SEVILLA SIN HERMANDADES
Como en las películas de ciencia ficción, cabría imaginar cómo sería nuestra ciudad si, por alguna circunstancia impensable, desaparecieran todas las hermandades.
El impacto económico sería importante. No sólo desaparecería la Semana Santa, y con ella el correspondiente gasto de los visitantes, sino que los tallistas, cereros, floristas, doradores, bordadoras, orfebres y muchos artesanos y oficios más desaparecerían en buena medida, con la consiguiente destrucción de los puestos de trabajo directos y de los indirectos, la pérdida de salarios, y con ellos la capacidad de consumo de sus perceptores; los pagos a la Seguridad Social; la compra de materias primas; la recaudación del IVA; la repercusión en el IRPF. En definitiva: menos economía, menos consumo y menos riqueza para todos.
Eso en el aspecto puramente económico; pero también dejarían de existir las Comisiones de Caridad de las hermandades – que sólo en Sevilla capital reparten más de cuatro millones y medio de euros- y atienden a más de treinta mil personas con absoluta eficacia y sin costes administrativos. En estos casos siempre hay quien argumenta que esas personas (ciudadanos y ciudadanas, les llaman) pueden ser asistidas por la Administración, que es quien debe cubrir las necesidades sociales. Habría mucho que hablar sobre el papel de la Administración en la atención de necesidades sociales a los más desfavorecidos; pero no es el momento. Lo que sí está claro es que la Administración –cualquier Administración- no “atiende” a los necesitados, desde la Caridad, sino que “los asiste” mediante complejas –y costosas- estructuras administrativas financiadas no por la solidaridad espontánea, sino por una solidaridad coactiva (impuestos). La ética no se resuelve en burocracia. Las necesidades humanas más genuinas – apertura, donación, amor gratuito- no son susceptibles de ser atendidas por la Administración, sea ésta del signo que sea.

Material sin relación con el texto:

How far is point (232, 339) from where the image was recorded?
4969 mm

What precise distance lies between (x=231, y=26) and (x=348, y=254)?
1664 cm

Otra pérdida sería la de la religiosidad popular, base de otra más profunda en muchos casos y en otros hilo que sostiene su fe; los grupos jóvenes; las raíces familiares; buena parte del entramado social. El alma de la ciudad, en definitiva.
Claro que también desaparecerían los aficionados a la Semana Santa y los frikis, y eso no estoy tan seguro de que fuera una pérdida para la ciudad, más bien todo lo contrario. Pero aún así el balance final sería negativo.
A las personas y a las instituciones no se las valora en su plenitud hasta que se pierden, entonces es cuando se pone de manifiesto el amplio campo afectivo y material que esas personas o instituciones cubrían. Razón de más para cuidar nuestras hermandades y una manera de perderlas es dejar que se envilezcan. No las burocraticemos, no perdamos su dimensión espiritual, que eso es lo que hacemos cuando se adoptan modos incompatibles con su naturaleza. Es necesaria una seria reflexión y fundamentación de nuestras hermandades, con rigor académico. Su aportación a la sociedad es lo suficientemente importante como para dejarla, simplemente, a la buena voluntad de sus directivos, de las juntas de gobierno.